If this continues, Africa will be well on its way to achieving the health targets of the Sustainable Development Goals, says Alex Ezeh, Executive Director of the African Population and Health Research Center. He’ll talk about how the growth of slum populations, waste, climate change, and violent deaths will be the biggest hurdles to overcome, but why the rise of the middle class, growing democracy and strong regional and global partnerships are cause for optimism.
It took almost 40 years after the 1918 Spanish flu for the next novel influenza virus to emerge, and then more than 10 years for the next one. In a worrying development, seven new strains have caused illness in humans in the last five years around the globe, including in China, Egypt, the US and Europe, according to research published this week in the Archives of Public Health and presented at the Congress.

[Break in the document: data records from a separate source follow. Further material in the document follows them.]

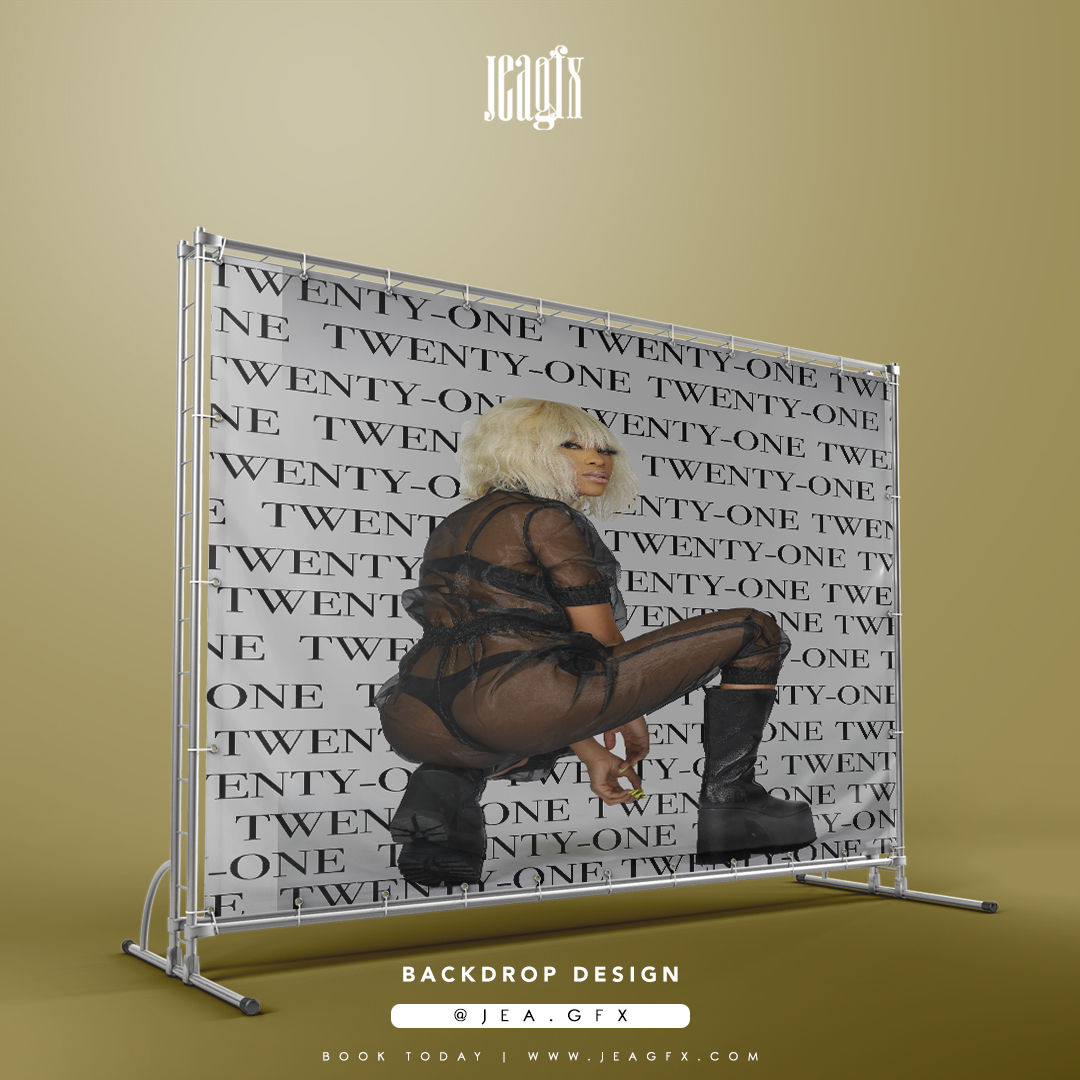 Backdrop (Design Only)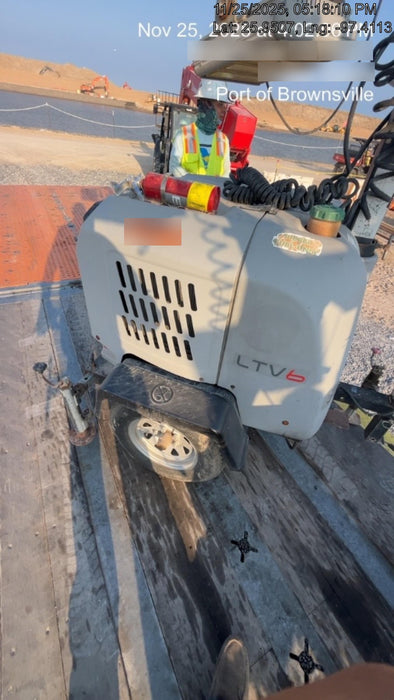 2019 Wacker Neuson LTV6K-LED LED Light Towers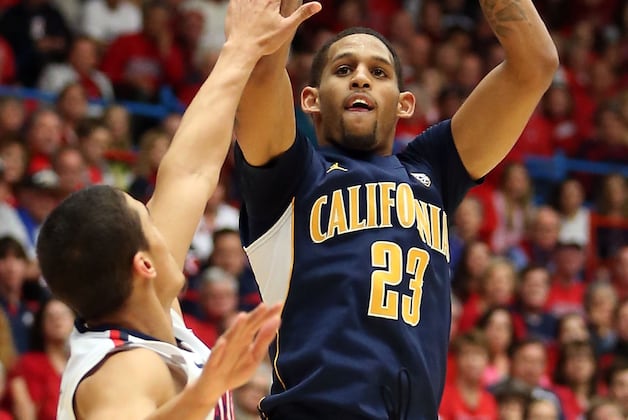 Cal Basketball Player Allen Crabbe Is Pac-12 Player of the Week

The reasons for this rapid recent increase in new flu viruses are unknown. It could be due to changes in climate, urbanisation and agricultural practices as well as better diagnostics, but none of these have increased at the same rate as the viruses have.
Co-author and director of the UNSW–led NHMRC Centre for Research Excellence in Epidemic Response, Professor Raina MacIntyre says it’s not possible to predict which virus will cause the next pandemic, as witnessed in 2009. “Efforts had focussed on avian flu, but the flu virus which emerged was completely different.”
Ebola, SARS, Zika, influenza. In today’s world things spread fast—ideas, fake news and infectious diseases. More than 3 billion passengers travel trillions of miles by air. If just one of them is carrying an infectious disease, it could mean devastation on the other side of the planet.
We’re not ready. The 2014 Ebola outbreak showed that public health, law, defence forces and emergency response services to respond to epidemics is seriously lacking. Poorly equipped treatment centres were overflowing, riots erupted as soldiers enforced quarantine zones at gunpoint, doctors and nurses without proper protective gear contracted the virus from infected patients, and food shortages and prices spiked due to border closures.
The threat of a deadly influenza pandemic is growing. Yesterday at the Congress Professor Raina MacIntyre and her colleagues from the UNSW–led NHMRC Centre for Research Excellence in Epidemic Response ran a hypothetical epidemic disaster. Did we survive? Find out from Raina today.
Contact details: UNSW Australia, firstname.lastname@example.org , 0410 651 612
Could Trump’s withdrawal from the Trans Pacific Partnership (TPP) end up being a good thing for public health?
Free trade agreements might be good for the economy, but they can also have unintended health consequences. For example, the extra-legal rights for pharmaceutical companies allowed in the Trans Pacific Partnership might have led to medicine price hikes. Similarly, investment provisions can give foreign companies the right to sue governments over public health and environmental policies that harm their investments. While cigarette companies would not have been able to use the TPP to challenge tobacco control policies like plain packaging, policies on other public health issues like alcohol and nutrition would have been at risk.
Dr Deborah Gleeson from La Trobe University will present analysis of the potential health impacts of the proposed Pacific Agreement on Economic Relations (PACER) Plus trade agreement between the Pacific Island Forum countries, including Australia.
Her analysis found potential for health improvement through the economic and social benefits of PACER Plus. However, she also found potential for negative health impacts in the Pacific islands through the privatisation of health services, the diversion of health system resources to service medical tourism, the exacerbation of health worker shortages, increased availability and reduced cost of unhealthy products, and restrictions on policies to address health issues.
Tuberculosis (TB) is treatable and preventable. What do we need to do to end the epidemic by 2030?
Tuberculosis was the leading cause of death in Australian 130 years ago. Globally we’re winning. The TB mortality rate fell by 45 per cent and the prevalence rate by 41 per cent from 1990 to 2013. But…
“TB is now the world’s number one cause of death from infectious disease, having overtaken HIV,” says Dr Suman Majumdar, a TB and health security expert at Burnet Institute.
“Current projections show that by 2050, antimicrobial resistance will kill more people than cancer. Drug-resistant tuberculosis is a leading contributor to these deadly drug-resistant diseases. More than half of drug-resistant tuberculosis cases are found in Australia’s adjoining neighbours in the Asia Pacific region.”
The World Congress on Public Health is on from 3 to 7 April at the Melbourne Convention and Exhibition Centre.